Il passa rapidement devant l’unique cafétéria où se mêlaient personnel, visiteurs et patients en blouses d’hôpital et fila dans les longs couloirs jusqu’aux ascenseurs intérieurs. Des œuvres d'artistes contemporains, fruits d’une donation, tentaient vainement d'égayer les murs : l’art a ses limites. Servaz aperçut la porte de la chapelle, avec les heures de visite de l’aumônier affichées. Il se demanda comment Dieu trouvait sa place dans cet univers où l’être humain est réduit à de la tuyauterie, démonté et remonté comme un moteur et parfois envoyé à la casse, non sans qu’on ait récupéré quelques pièces détachées pour réparer d’autres moteurs.

Samira l’attendait devant les ascenseurs. Il fut tenté d’allumer une cigarette, mais son regard tomba sur le signal d’interdiction placardé au mur.

— Crash, dit-il dans la cabine.

— Hein ? fit Samira dont l’arme sur les reins attirait tous les regards.

— Un roman de J.-G. Ballard. Le mariage de la chirurgie, de la mécanique, de la consommation de masse et du désir.

Elle le dévisagea avec incompréhension, il haussa les épaules. Les portes s’ouvrirent à l’étage et ils entendirent une voix crier :

— Bande de connards, z’avez pas le droit de me retenir contre mon gré ! Appelez-moi cet enfoiré de toubib, je veux le voir tout de suite !

— Notre Elvis ? demanda Servaz.

— Ça se pourrait bien.

Ils tournèrent à droite, puis à gauche. Une infirmière les intercepta. Samira brandit sa carte.

— Bonjour, on cherche Elvis Konstandin Elmaz.

Le visage de la femme se durcit. Elle montra une porte en verre dépoli au bout du couloir, au-delà d’un lit monté sur roulettes dans lequel un vieil homme attendait avec un tuyau dans le nez.

— Il a besoin de se reposer, répondit-elle sévèrement.

— Ça s’entend, ironisa Samira.

La femme leur jeta un regard chargé de mépris, puis elle s’éloigna.

— Putain, manquait plus que les schmidts ! s’exclama Elvis quand ils entrèrent dans la chambre.

Il y régnait une chaleur moite malgré un ventilateur poussif qui tournait dans un coin.
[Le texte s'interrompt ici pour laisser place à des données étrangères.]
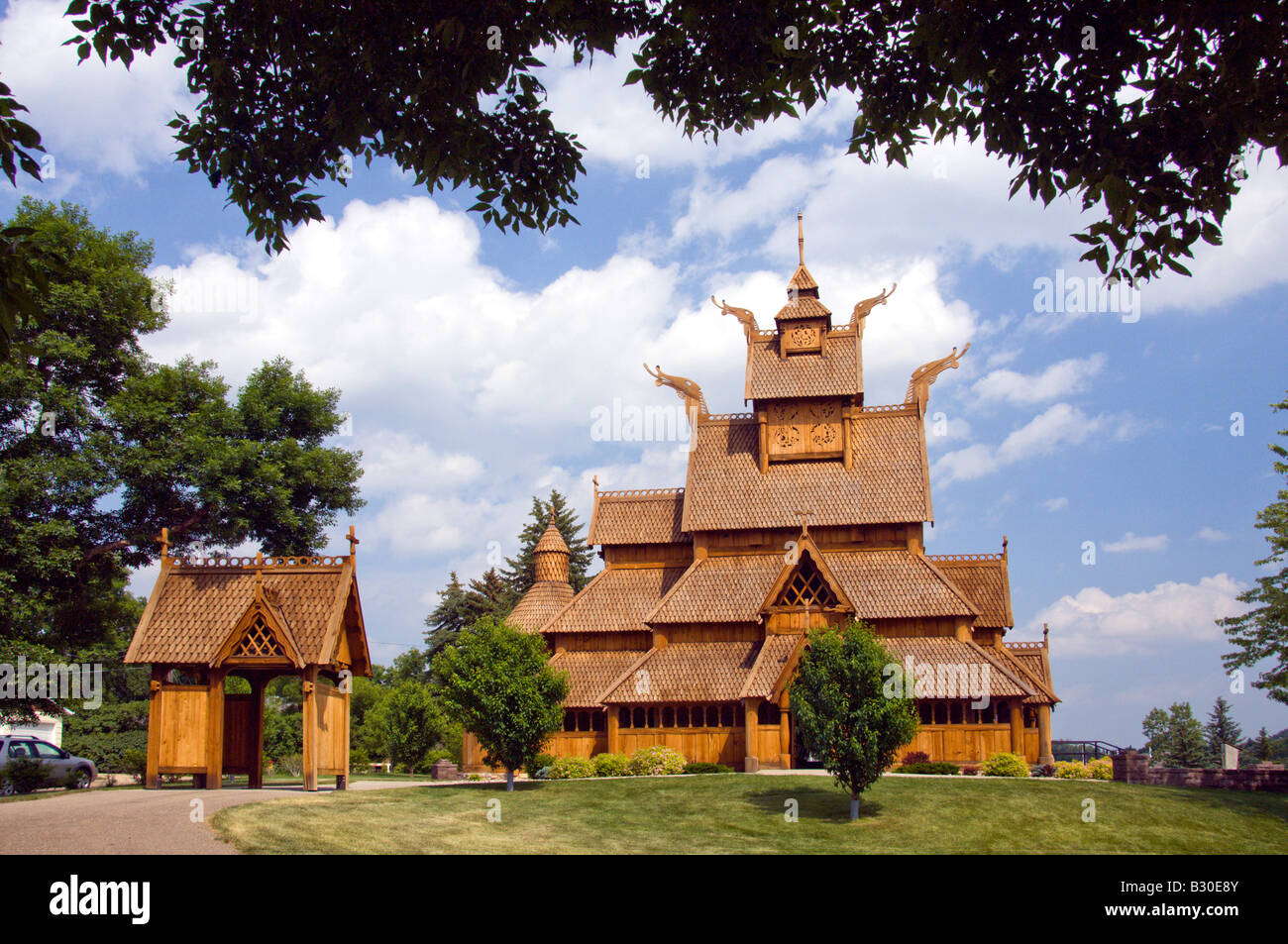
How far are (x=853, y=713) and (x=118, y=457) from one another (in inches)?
1109

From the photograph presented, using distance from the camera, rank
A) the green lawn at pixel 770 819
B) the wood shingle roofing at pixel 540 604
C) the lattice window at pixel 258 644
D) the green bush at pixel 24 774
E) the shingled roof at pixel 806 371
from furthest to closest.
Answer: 1. the shingled roof at pixel 806 371
2. the wood shingle roofing at pixel 540 604
3. the green bush at pixel 24 774
4. the lattice window at pixel 258 644
5. the green lawn at pixel 770 819

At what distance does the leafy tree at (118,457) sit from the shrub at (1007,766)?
91.9 ft

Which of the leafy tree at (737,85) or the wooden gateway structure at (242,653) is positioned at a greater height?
the leafy tree at (737,85)

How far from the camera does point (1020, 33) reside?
32.0 feet

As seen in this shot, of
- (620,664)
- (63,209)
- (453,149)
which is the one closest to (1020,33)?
(453,149)

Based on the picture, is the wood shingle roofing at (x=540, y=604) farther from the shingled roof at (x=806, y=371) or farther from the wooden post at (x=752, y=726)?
the shingled roof at (x=806, y=371)

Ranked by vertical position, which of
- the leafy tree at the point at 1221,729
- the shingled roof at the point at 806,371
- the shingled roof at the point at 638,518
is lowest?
the leafy tree at the point at 1221,729

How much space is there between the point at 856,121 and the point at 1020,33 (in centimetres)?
212

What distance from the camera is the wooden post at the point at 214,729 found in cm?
2317

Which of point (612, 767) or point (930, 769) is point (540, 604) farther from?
point (930, 769)

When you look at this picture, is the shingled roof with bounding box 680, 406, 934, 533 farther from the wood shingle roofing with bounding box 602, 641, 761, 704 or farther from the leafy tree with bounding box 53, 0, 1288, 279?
the leafy tree with bounding box 53, 0, 1288, 279

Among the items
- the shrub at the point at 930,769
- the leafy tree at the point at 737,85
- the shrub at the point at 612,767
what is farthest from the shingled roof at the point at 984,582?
the leafy tree at the point at 737,85

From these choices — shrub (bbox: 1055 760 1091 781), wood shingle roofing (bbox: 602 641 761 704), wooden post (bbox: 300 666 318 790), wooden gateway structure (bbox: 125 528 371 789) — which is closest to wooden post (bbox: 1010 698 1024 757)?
shrub (bbox: 1055 760 1091 781)

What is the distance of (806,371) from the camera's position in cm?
4331
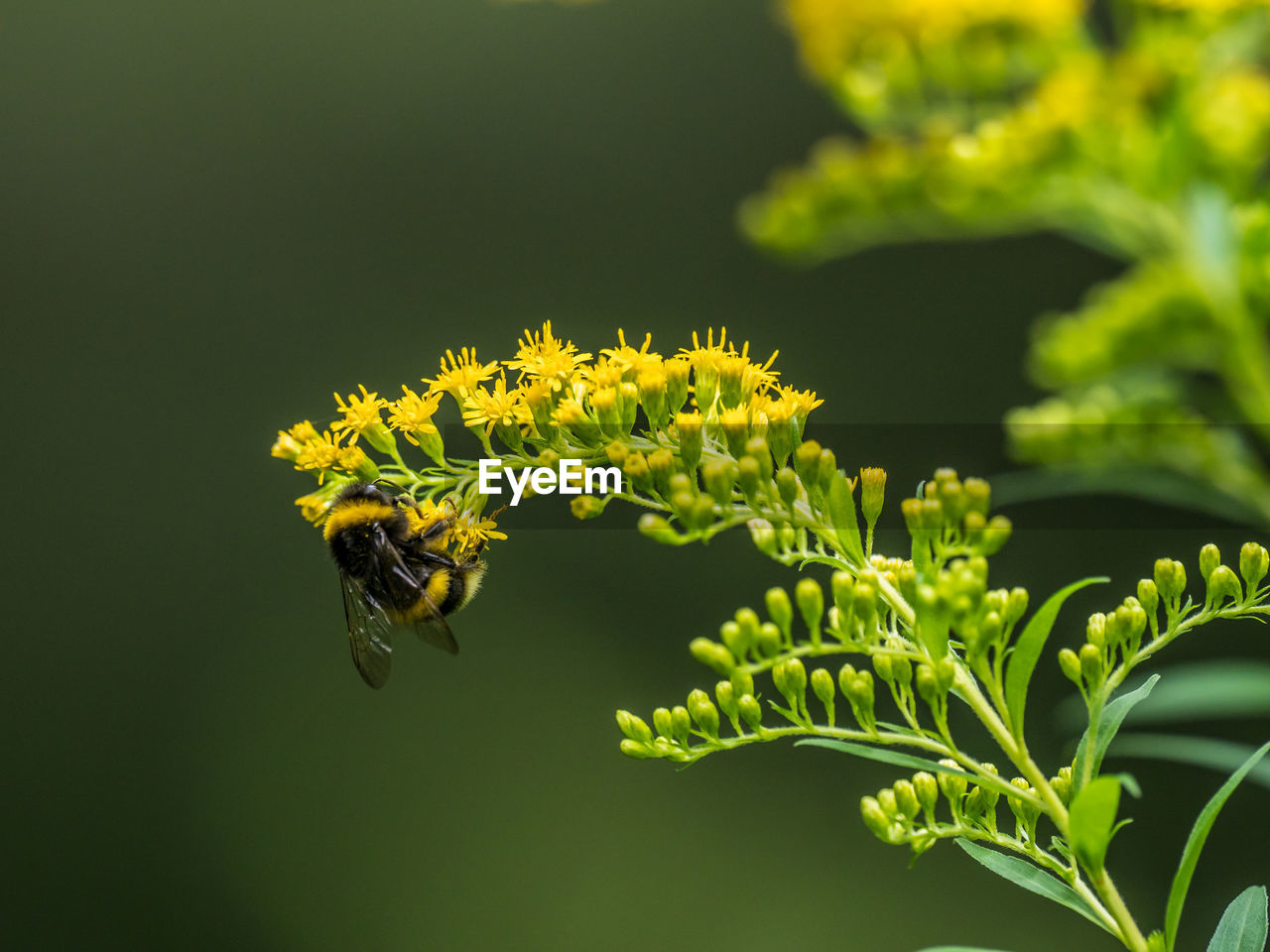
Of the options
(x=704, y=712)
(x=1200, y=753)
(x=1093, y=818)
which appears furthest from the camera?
(x=1200, y=753)

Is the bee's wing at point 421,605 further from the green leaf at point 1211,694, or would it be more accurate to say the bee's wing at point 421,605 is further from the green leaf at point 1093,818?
the green leaf at point 1093,818

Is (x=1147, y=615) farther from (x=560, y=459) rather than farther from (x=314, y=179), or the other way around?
(x=314, y=179)

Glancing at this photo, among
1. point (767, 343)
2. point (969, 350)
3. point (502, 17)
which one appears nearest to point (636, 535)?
point (767, 343)

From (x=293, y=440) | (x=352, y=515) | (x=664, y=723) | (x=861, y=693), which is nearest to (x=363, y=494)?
(x=352, y=515)

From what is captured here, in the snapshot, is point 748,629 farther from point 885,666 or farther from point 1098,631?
point 1098,631

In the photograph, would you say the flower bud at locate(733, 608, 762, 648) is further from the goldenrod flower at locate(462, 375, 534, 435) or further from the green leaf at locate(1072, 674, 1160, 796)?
the goldenrod flower at locate(462, 375, 534, 435)

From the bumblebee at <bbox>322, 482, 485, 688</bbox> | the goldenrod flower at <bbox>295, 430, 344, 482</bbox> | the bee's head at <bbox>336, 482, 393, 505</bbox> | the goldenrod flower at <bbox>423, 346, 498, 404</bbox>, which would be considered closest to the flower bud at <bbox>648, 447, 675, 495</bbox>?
the goldenrod flower at <bbox>423, 346, 498, 404</bbox>
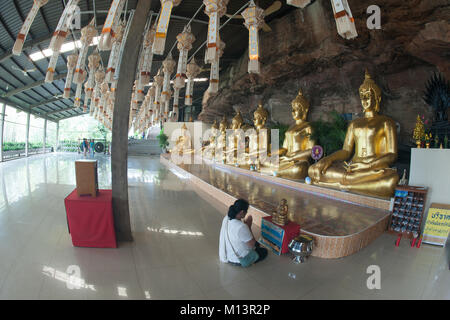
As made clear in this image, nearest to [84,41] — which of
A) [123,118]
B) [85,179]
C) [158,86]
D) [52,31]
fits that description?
[52,31]

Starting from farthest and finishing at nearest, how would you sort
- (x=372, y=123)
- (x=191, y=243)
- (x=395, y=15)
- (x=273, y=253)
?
(x=372, y=123), (x=395, y=15), (x=191, y=243), (x=273, y=253)

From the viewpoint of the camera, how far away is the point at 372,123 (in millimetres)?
4137

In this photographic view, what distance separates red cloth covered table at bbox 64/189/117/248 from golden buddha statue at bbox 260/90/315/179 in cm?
414

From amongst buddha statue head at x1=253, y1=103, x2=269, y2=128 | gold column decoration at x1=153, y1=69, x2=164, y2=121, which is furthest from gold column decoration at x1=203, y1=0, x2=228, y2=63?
gold column decoration at x1=153, y1=69, x2=164, y2=121

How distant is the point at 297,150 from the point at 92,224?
493 centimetres

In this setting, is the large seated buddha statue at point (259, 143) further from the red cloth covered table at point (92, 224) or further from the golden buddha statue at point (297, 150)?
the red cloth covered table at point (92, 224)

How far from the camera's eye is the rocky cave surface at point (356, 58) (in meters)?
3.65

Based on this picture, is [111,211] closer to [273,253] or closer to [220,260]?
[220,260]

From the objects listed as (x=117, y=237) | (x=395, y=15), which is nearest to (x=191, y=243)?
(x=117, y=237)

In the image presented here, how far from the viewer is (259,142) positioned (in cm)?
759

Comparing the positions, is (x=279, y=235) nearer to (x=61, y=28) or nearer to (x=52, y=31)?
(x=61, y=28)

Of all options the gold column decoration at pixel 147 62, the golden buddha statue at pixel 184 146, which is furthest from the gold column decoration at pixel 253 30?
the golden buddha statue at pixel 184 146

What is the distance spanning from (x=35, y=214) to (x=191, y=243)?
254cm

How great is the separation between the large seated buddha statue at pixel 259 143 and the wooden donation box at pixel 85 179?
4779mm
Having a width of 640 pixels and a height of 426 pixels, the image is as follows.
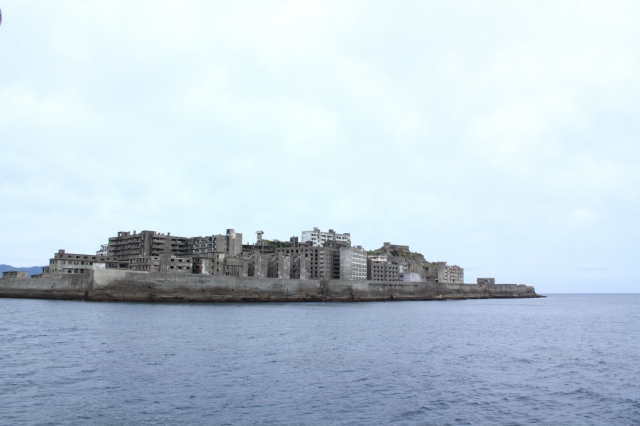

Elvis Konstandin Elmaz était assis torse nu à la tête du lit. Il regardait une télé au son coupé.

— One for the money / Two for the show, fredonna Samira en esquissant un déhanchement et un pas de danse. Salut Elvis.

Elvis parut découvrir la fliquette et il fronça les sourcils devant cette apparition : ce jour-là, Samira arborait une demi-douzaine de colliers sur son T-shirt qui clamait « LEFT 4 DEAD ».

— C’est qui, celle-là, bordel ? dit-il en direction de Servaz. C’est ça, la police, aujourd’hui ? Putain, où va le monde !

— Elvis Elmaz ?

— Non, Al Pacino. Qu’est-ce que vous me voulez ? Vous venez pas pour ma plainte.

— En effet.

— Non, bien sûr. Pas besoin de vous regarder longtemps pour deviner que vous êtes du KFC.

KFC, Kentucky Fried Chicken : une célèbre chaîne de restauration rapide spécialisée dans le poulet frit, les voyous en avaient fait le surnom de la maison-mère, autrement dit de la police judiciaire. Elvis Konstandin Elmaz était petit et très costaud, avec un crâne parfaitement lisse et brillant, un collier de barbe sur des mâchoires épaisses et une minuscule pierre en zircon à l’oreille. À moins que ce ne fût un vrai diamant. Une bande faisait plusieurs fois le tour de son torse musculeux, du bas-ventre jusqu’au diaphragme. Une autre ceignait son biceps droit.